Segment Start: SUPPLIED MATERIAL

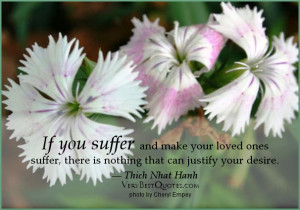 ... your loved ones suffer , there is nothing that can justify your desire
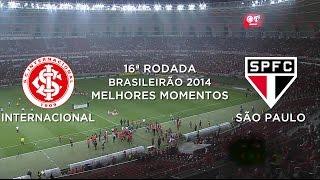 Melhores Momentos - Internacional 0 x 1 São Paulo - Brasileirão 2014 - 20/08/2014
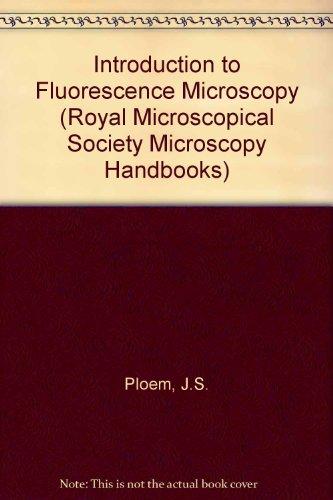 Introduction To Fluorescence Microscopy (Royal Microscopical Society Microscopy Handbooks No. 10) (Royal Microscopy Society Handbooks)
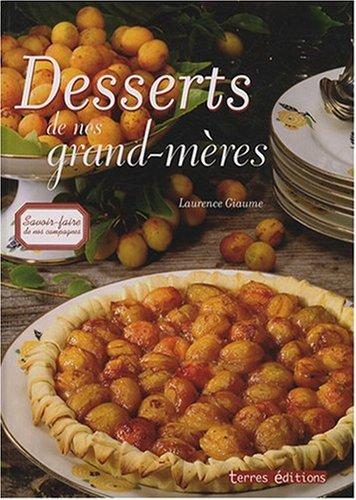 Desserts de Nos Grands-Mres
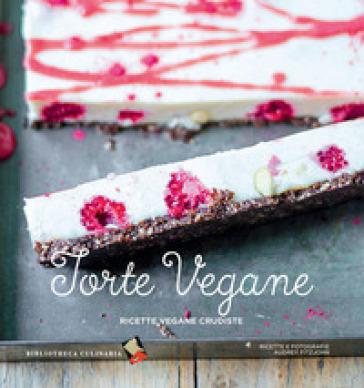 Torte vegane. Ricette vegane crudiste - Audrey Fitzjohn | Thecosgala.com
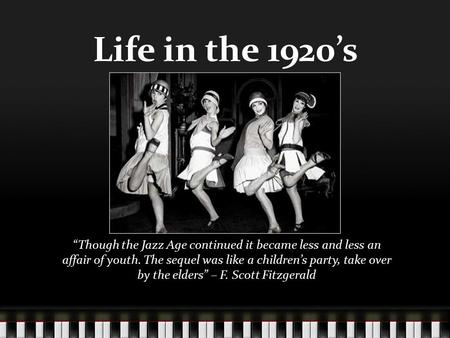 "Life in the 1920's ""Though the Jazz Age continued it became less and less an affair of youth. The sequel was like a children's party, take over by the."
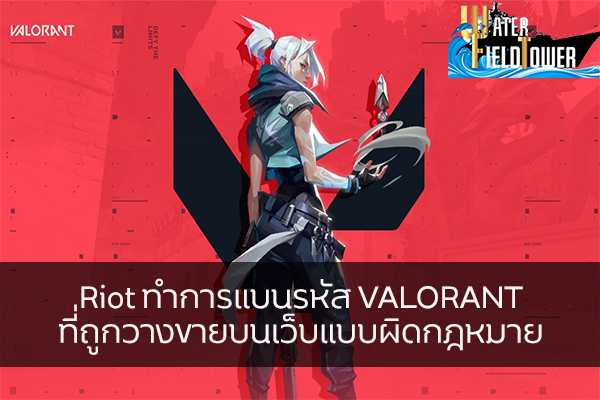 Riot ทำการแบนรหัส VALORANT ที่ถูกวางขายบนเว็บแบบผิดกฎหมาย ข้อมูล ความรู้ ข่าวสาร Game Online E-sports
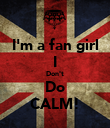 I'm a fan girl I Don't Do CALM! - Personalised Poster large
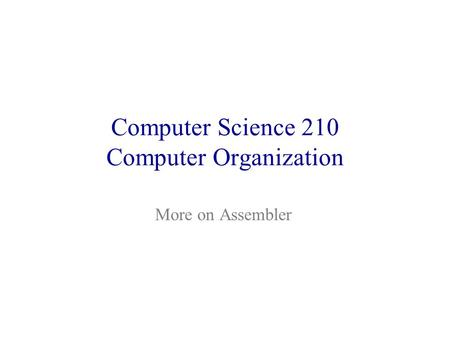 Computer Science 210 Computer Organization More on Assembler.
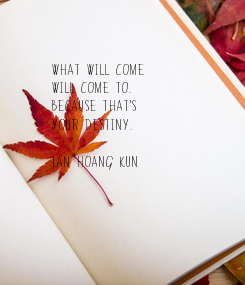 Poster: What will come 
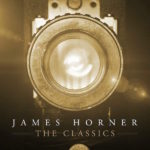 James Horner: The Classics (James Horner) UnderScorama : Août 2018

Segment End: SUPPLIED MATERIAL
Segment Start: SUPPLIED MATERIAL

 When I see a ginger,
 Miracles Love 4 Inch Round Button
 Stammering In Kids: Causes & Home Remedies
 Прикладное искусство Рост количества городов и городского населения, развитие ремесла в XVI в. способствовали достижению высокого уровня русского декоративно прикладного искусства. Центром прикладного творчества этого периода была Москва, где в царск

Segment End: SUPPLIED MATERIAL

• _TASK DIRECTIONS_
Set down word for word the lines above from the one with "justify your desire" up to and including the one with "James Horner: The". Omit every picture.

• _TASK ANSWER_
 ... your loved ones suffer , there is nothing that can justify your desire
 Melhores Momentos - Internacional 0 x 1 São Paulo - Brasileirão 2014 - 20/08/2014
 Introduction To Fluorescence Microscopy (Royal Microscopical Society Microscopy Handbooks No. 10) (Royal Microscopy Society Handbooks)
 Desserts de Nos Grands-Mres
 Torte vegane. Ricette vegane crudiste - Audrey Fitzjohn | Thecosgala.com
 "Life in the 1920's ""Though the Jazz Age continued it became less and less an affair of youth. The sequel was like a children's party, take over by the."
 Riot ทำการแบนรหัส VALORANT ที่ถูกวางขายบนเว็บแบบผิดกฎหมาย ข้อมูล ความรู้ ข่าวสาร Game Online E-sports
 I'm a fan girl I Don't Do CALM! - Personalised Poster large
 Computer Science 210 Computer Organization More on Assembler.
 Poster: What will come 
 James Horner: The Classics (James Horner) UnderScorama : Août 2018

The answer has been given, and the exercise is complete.